**Task objective:** Would you return the records below character for character, without any images?

**Dataset extract:**
§ §
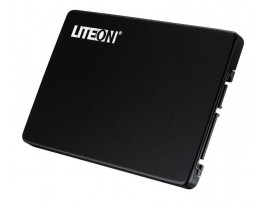 LiteON SSD 240GB MU3 2.5" SATA 6.0Gb/s MLC PH6-CE240 Laptop Solid State Drive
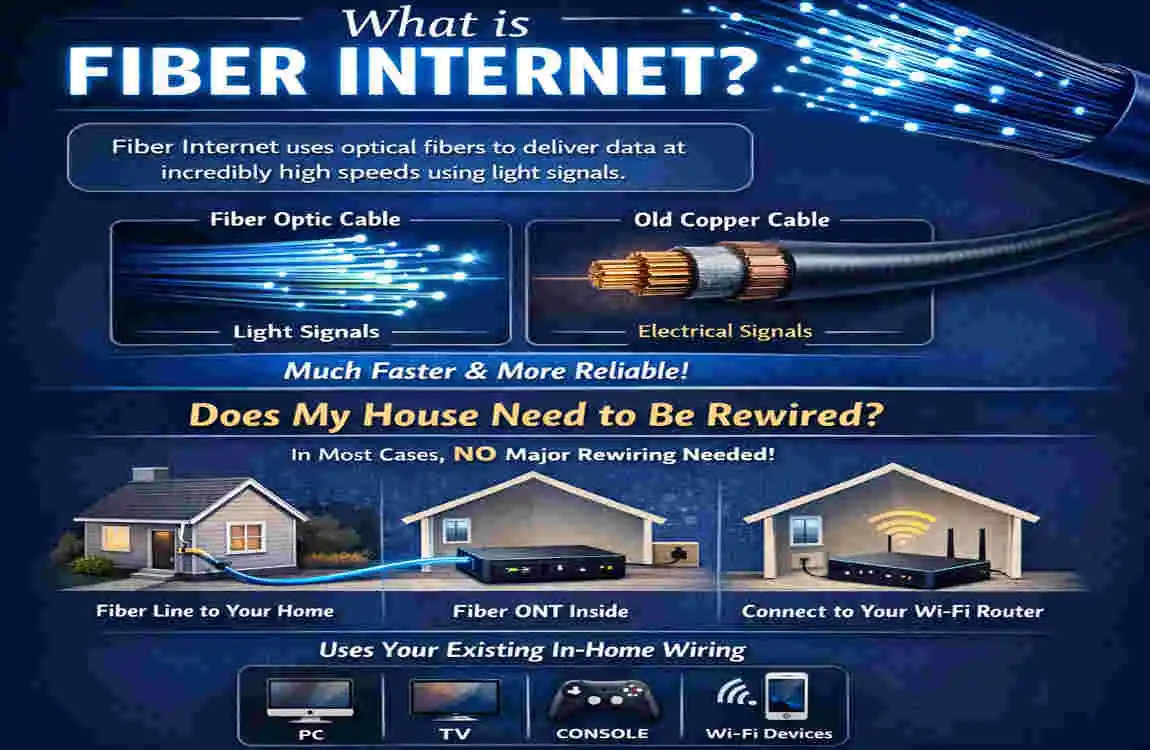 Does My House Need Rewiring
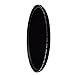 MagiDeal Zomei 10-stop Thin HD ND1000 Neutral Density ND Filter for DSLR Camera 58mm RS.2650.00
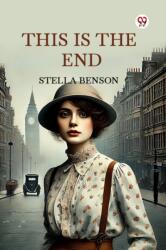 This Is The End (ISBN: 9789370428577)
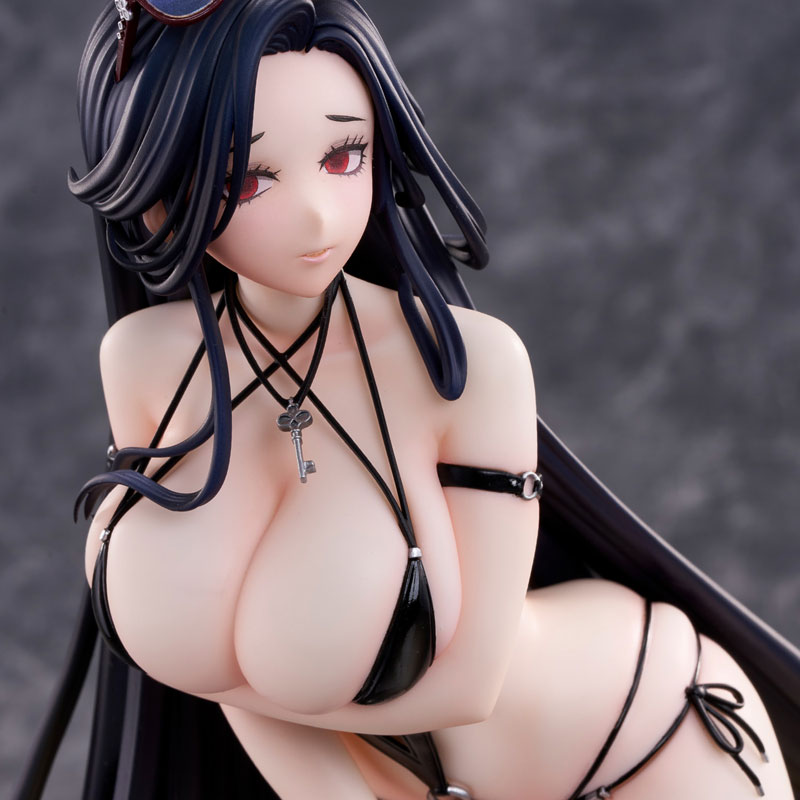 Goddess of Victory: Nikke Maiden Under the Sun 1/6 Complete Figure(Pre-order)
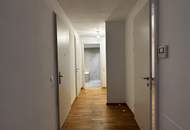 Schöne Gartenwohnung nähe Schloss Wilhelminenberg mit zwei Tiefgaragenstellplätzen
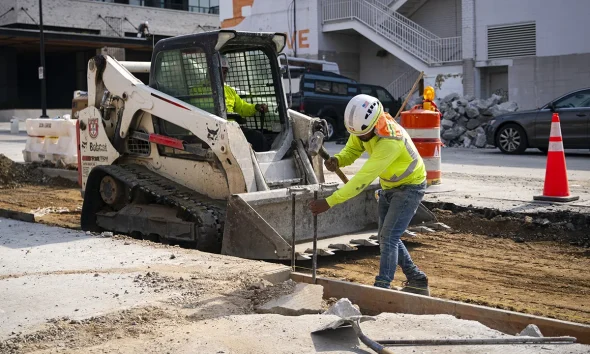 April 2026 jobs report: US economy added jobs at a steady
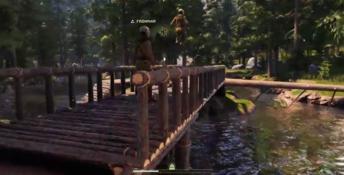 Icarus First Cohort PC Screenshot
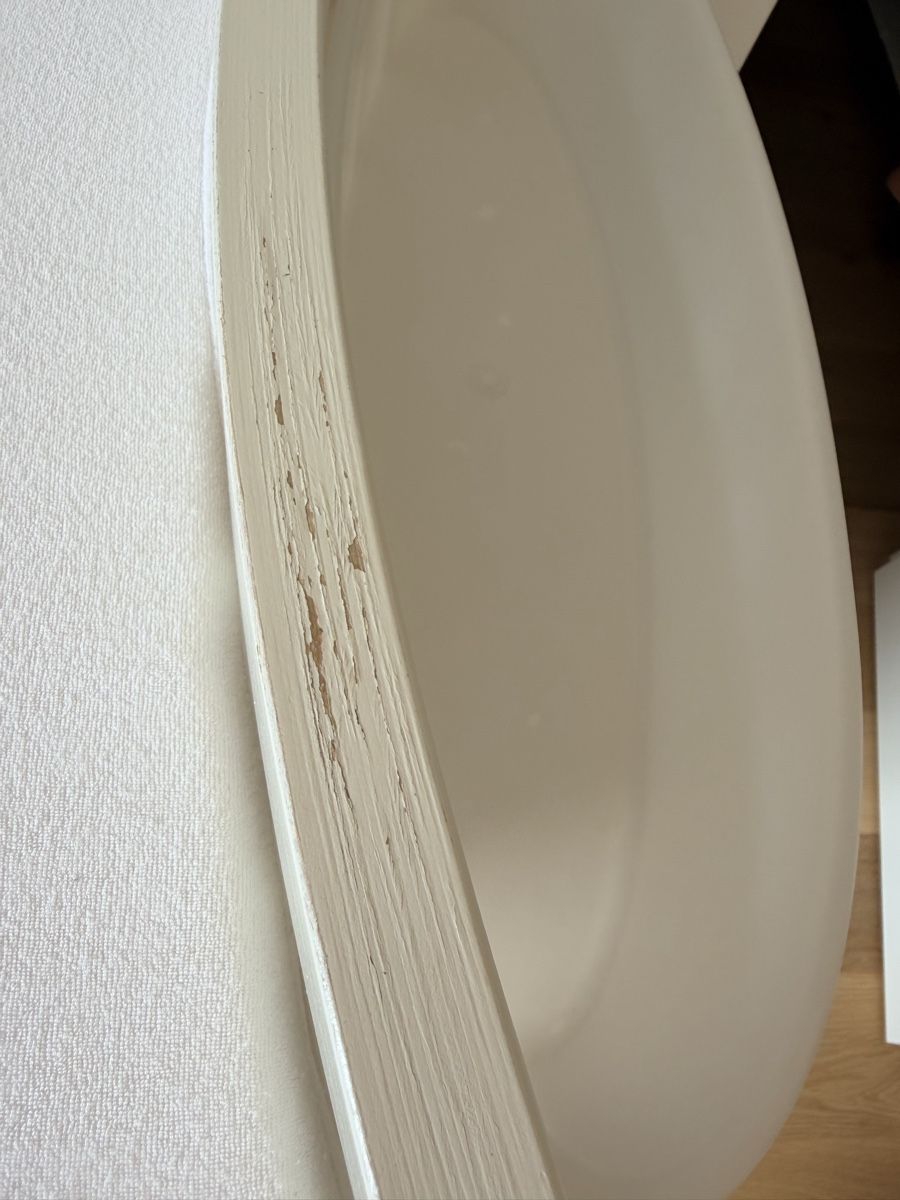 Stokke Fasciatoi & Accessori: Stokke Care - Changing Table white with storage used – Usato da Neuheim venduto da marshphi 6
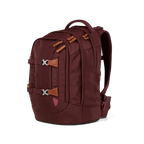 Satch Pack Schulrucksack Nordic Ruby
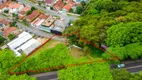 Foto 5 de Lote/Terreno com 1 Quarto à venda, 1185m² em Santa Felicidade, Curitiba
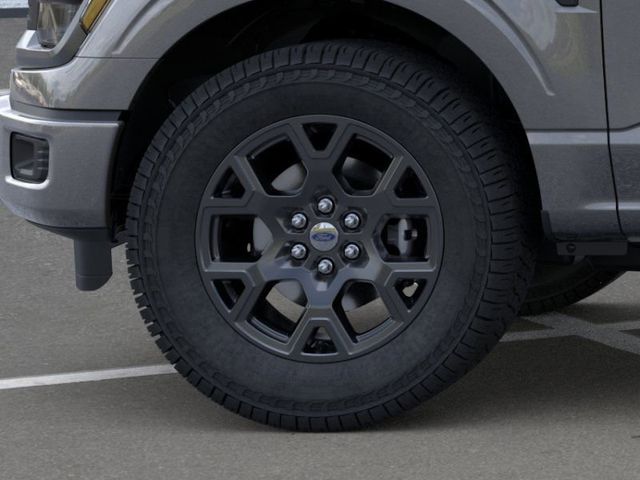 2026 Ford F-150 STX:168827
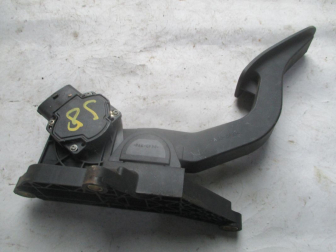 Педаль газа 96436052 JY-05H-26-0383 акселератор Шевроле Лачетти Дэу Нубира с АКПП S-8, - БУ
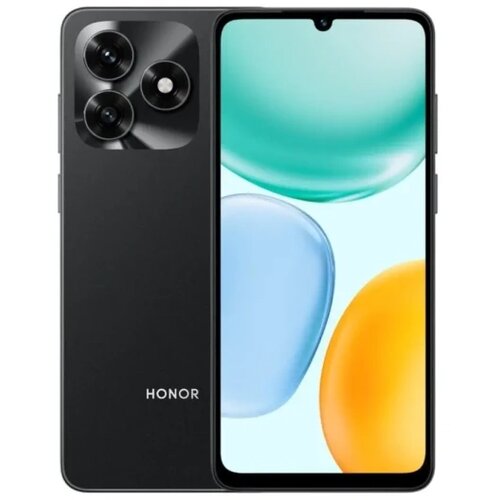 Honor Mobilni telefon X5C+ 4/128GB crni Cene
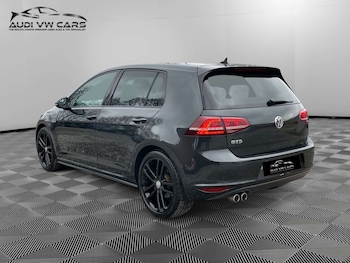 Used Volkswagen Golf 2015 for sale - 77289433: Photo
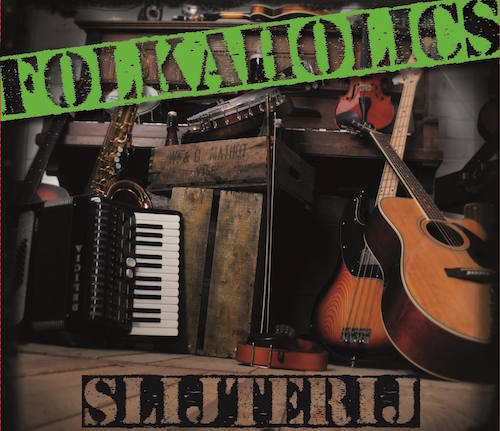 folkaholics - slijterij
§ §
**Answer below:**
 LiteON SSD 240GB MU3 2.5" SATA 6.0Gb/s MLC PH6-CE240 Laptop Solid State Drive
 Does My House Need Rewiring
 MagiDeal Zomei 10-stop Thin HD ND1000 Neutral Density ND Filter for DSLR Camera 58mm RS.2650.00
 This Is The End (ISBN: 9789370428577)
 Goddess of Victory: Nikke Maiden Under the Sun 1/6 Complete Figure(Pre-order)
 Schöne Gartenwohnung nähe Schloss Wilhelminenberg mit zwei Tiefgaragenstellplätzen
 April 2026 jobs report: US economy added jobs at a steady
 Icarus First Cohort PC Screenshot
 Stokke Fasciatoi & Accessori: Stokke Care - Changing Table white with storage used – Usato da Neuheim venduto da marshphi 6
 Satch Pack Schulrucksack Nordic Ruby
 Foto 5 de Lote/Terreno com 1 Quarto à venda, 1185m² em Santa Felicidade, Curitiba
 2026 Ford F-150 STX:168827
 Педаль газа 96436052 JY-05H-26-0383 акселератор Шевроле Лачетти Дэу Нубира с АКПП S-8, - БУ
 Honor Mobilni telefon X5C+ 4/128GB crni Cene
 Used Volkswagen Golf 2015 for sale - 77289433: Photo
 folkaholics - slijterij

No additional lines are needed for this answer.